Opening the show was Megafaun member, part time Justin Vernon collaborator and current Hiss Golden Messenger multi-instrumentalist Phil Cook. In a valiant yet ultimately luckless attempt to instil some interest into the slightly subdued and, for the most part, seated crowd, Cook taught the audience some basic backing vocals before adding some intricate country guitar pickings and heartfelt lyrics over the few non-committal mumblings. However, as Cook was joined onstage for his final song by MC Taylor and the other members of the Hiss Golden Messenger cast the atmosphere became noticeably warmer. This may have been due to the considerable impact a full band has when compared to just a man and his guitar but the fact that the so called headline act had joined the support act onstage immediately made for an environment of intimacy and companionship.


So, as Hiss Golden Messenger emerged around twenty minutes later, the crowd that made up a half-full Brudenell Social Club confidently made its way towards the front of the stage. Although singer songwriter MC Taylor often plays with a six-piece backing band, the three alongside him this evening gave his lush compositions a sturdy and surprisingly expansive sound. They opened with ‘Brother, Do you Know The Road?’ in which Taylor and his band exchanged question and answer style lyrics rooted in traditional blues and spiritual yearnings. The track immediately made evident a sense of fraternity and shared purpose amongst the Hiss collective. As expected, the majority of the material came from last year’s Lateness of Dancers with the band rocking through album opener ‘Lucia’, living-for-the-weekend ballad ‘Saturday’s Song’ and the thoroughly danceable ‘Mahogany Dread’. Whenever Hiss Golden Messenger has been discussed Bob Dylan comparisons have been ever-present and MC Taylor explicitly positioned him as a point of reference when recalling Dylan’s recent complaint that “nobody plays grooves anymore”. Taylor’s response to Dylan’s comment was “well we do”. And he’s right. Clearly Dylan needs to look a little further because MC Taylor and co, even when reduced to a four piece, channelled elements of blues, country and jazz into their vibrant licks and instrumental excursions. The result was a groove-ridden set which offered a compellingly alternate take on the album material.

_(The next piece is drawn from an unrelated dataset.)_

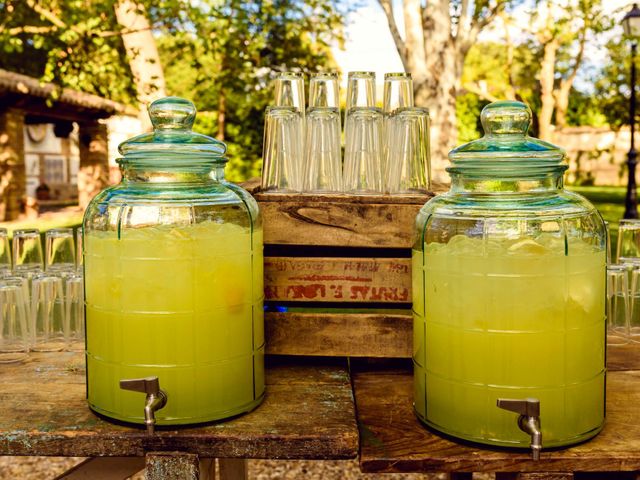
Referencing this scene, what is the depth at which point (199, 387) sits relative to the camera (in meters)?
1.17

Having treated the crowd to around on hour’s worth of material the band stood down, leaving MC Taylor alone on stage. With eyes alight with passion he delivered ardent acoustic versions of ‘Lateness of Dancers’ and Waylon Jennings’ ‘Lonesome On’ry and Mean’ before the band rejoined him for what Taylor called “a little experiment”. It was this experiment which proved to be the making of the show.

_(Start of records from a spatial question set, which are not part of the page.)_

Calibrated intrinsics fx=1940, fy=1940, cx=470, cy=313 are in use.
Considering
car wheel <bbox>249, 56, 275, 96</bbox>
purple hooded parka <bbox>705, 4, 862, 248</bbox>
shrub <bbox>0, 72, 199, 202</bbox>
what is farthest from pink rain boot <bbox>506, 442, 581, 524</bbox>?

Stepping down into the cockpit to join the crowd, who immediately formed a circle around him, Taylor began strumming the chords to ‘Drum’, the closing track on Lateness of Dancers. With Phil Cook again orchestrating the crowd, the track morphed into an intensely embracing and intimate affair so that whenever the chorus came around the whole Brudenell gathering partook in singing ‘Take the good news, spirit it away. Take the good news, carry it away’. So it was in the spirit of American roots and traditional music that the show ended with a genuine sense of community and inclusivity aided by the rich and hopeful lyrics planted on everyone’s lips.